§ **SET TASK**
Arrange the lines of the data into a Markdown table with columns Row and Line, starting at the line that contains "In the scene shown, which of" and ending with the last line of the data. Put a row number under Row and each line under Line, and leave out blank lines.

## START THE DATA

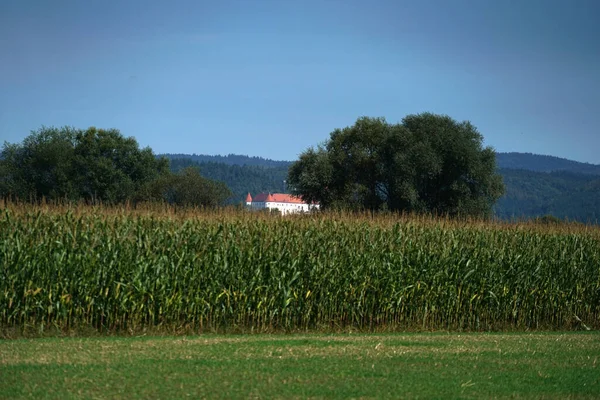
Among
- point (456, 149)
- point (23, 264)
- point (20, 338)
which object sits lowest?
point (20, 338)

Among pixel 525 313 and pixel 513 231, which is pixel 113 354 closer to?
pixel 525 313

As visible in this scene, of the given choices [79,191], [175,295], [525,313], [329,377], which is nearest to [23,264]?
[175,295]

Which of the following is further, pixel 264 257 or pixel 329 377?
pixel 264 257

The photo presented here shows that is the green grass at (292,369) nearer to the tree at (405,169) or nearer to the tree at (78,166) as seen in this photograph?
the tree at (405,169)

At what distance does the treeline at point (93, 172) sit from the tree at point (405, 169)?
21509 millimetres

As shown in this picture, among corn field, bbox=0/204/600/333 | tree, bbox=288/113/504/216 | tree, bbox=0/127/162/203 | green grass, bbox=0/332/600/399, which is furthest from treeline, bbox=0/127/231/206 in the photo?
green grass, bbox=0/332/600/399

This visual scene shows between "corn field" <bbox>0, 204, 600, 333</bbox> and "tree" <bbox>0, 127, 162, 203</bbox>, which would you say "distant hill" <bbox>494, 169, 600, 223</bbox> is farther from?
"corn field" <bbox>0, 204, 600, 333</bbox>

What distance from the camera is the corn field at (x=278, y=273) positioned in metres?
16.2

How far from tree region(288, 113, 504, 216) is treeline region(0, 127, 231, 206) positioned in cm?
2151

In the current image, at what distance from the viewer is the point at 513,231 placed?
22.4 meters

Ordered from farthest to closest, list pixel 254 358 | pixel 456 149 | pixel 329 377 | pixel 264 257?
1. pixel 456 149
2. pixel 264 257
3. pixel 254 358
4. pixel 329 377

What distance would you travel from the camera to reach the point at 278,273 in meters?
18.0

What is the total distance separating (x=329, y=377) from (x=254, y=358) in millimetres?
1738

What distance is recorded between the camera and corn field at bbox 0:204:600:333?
16156 millimetres
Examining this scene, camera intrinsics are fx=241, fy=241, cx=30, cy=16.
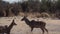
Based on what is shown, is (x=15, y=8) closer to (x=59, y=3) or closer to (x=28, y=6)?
(x=28, y=6)

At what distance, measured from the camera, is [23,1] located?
39875 mm

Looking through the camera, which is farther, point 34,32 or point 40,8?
point 40,8

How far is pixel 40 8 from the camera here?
35.5 meters

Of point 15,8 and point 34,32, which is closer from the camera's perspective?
point 34,32

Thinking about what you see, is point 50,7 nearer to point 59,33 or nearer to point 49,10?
point 49,10

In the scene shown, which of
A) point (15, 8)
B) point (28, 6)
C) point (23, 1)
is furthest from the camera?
point (23, 1)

## END THE DATA

§ **FULL OUTPUT**
| Row | Line |
|---|---|
| 1 | In the scene shown, which of |
| 2 | A) point (15, 8) |
| 3 | B) point (28, 6) |
| 4 | C) point (23, 1) |
| 5 | is furthest from the camera? |
| 6 | point (23, 1) |